Leaving aside the question of the legitimacy of Israel within the pre-1967 borders, the consensus of the vast majority of world governments is that the West Bank and Gaza Strip are occupied territories and that Israel has certain obligations under international law toward the people of those lands. Placing settlements of Israeli citizens into these territories and the purposeful impoverishment of their indigenous populations are illegal acts under international law.

Also, as a point of sheer logic, Israel’s violent and punitive reactions to what is actually Palestinian resistance to an occupation illegally administered, cannot accurately be called “self-defence.” Put another way, if you break into your neighbour’s house and he resists you, whereupon you shoot him, you cannot claim you did it in self-defence.

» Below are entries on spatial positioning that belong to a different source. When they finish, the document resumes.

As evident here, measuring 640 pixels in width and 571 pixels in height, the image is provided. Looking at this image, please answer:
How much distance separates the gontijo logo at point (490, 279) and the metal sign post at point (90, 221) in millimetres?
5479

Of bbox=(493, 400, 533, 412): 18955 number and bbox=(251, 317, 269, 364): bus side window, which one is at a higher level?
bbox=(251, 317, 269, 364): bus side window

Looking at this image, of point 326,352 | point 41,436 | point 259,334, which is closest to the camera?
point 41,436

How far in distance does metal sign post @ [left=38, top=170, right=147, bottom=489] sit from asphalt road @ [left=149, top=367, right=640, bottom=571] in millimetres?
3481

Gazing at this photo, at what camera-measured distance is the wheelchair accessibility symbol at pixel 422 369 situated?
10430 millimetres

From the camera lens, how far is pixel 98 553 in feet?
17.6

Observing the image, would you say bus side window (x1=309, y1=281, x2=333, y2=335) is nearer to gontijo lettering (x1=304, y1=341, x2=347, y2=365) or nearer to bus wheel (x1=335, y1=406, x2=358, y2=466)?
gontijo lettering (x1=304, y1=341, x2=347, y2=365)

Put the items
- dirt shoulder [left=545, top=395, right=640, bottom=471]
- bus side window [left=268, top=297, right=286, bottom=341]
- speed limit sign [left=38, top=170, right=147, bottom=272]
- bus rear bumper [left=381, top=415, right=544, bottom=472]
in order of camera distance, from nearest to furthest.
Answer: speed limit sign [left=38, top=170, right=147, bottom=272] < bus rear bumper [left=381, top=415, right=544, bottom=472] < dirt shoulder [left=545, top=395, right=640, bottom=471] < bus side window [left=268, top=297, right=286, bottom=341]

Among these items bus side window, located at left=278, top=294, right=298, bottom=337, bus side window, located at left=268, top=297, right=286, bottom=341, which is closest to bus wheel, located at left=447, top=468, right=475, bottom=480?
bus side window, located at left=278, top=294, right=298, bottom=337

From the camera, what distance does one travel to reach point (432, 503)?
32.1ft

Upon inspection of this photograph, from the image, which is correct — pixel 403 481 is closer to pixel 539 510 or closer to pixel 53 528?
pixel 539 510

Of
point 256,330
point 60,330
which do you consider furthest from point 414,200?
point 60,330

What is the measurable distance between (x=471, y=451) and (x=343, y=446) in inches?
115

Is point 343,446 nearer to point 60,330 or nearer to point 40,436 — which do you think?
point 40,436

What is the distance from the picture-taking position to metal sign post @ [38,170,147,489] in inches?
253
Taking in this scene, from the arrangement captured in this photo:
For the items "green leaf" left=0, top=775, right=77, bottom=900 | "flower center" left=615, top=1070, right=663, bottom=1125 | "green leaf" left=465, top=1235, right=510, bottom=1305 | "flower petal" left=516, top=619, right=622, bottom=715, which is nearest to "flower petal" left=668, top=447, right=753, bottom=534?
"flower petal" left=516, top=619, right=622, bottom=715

Most Zionists will protest that the West Bank and Gaza Strip are not occupied territories but rather are biblically parts of Israel proper or, perhaps, “contested territories”. However, beyond the Zionists’ own ideological circle, no one else believes these are credible arguments and it is highly unlikely they would be taken seriously by the ICC.

ICC actions: potential and problems

The possibility of finally breaking through the facade of Zionist justifications and US obfuscations, and actually branding Israel’s policy makers for the aggressors they are, is very encouraging. And, given the evidence, actual indictments should be returned. This outcome would give a big boost to the Boycott, Divestment and Sanctions movement against Israel and, one would hope, undermine Zionist influence in the US Congress and other Western governments.

However, it remains doubtful that any Israeli will be successfully brought to trial. Indeed, the dilemma such indictments will cause Western governments that are member states of the court will be acute. For what happens if an indicted Israeli travels to France, the United Kingdom or Germany? After all, it could well be that Prime Minister Binyamin Netanyahu will be charged. Will these governments honour their treaty obligations and comply with outstanding warrants issued by the ICC? Or will the prevailing Zionist influence in these countries lead them to defy the court and thereby undermine the rule of law? It is by no means guaranteed that any of them will opt for the law.

Palestine’s request that the ICC take up Israeli behaviour during its summer 2014 invasion of Gaza is a seminal cry for justice. It is also a seminal challenge to the court and all its member states to see that international law applies to the strong and influential. As goes the judgment on Israel, so goes international law in our time.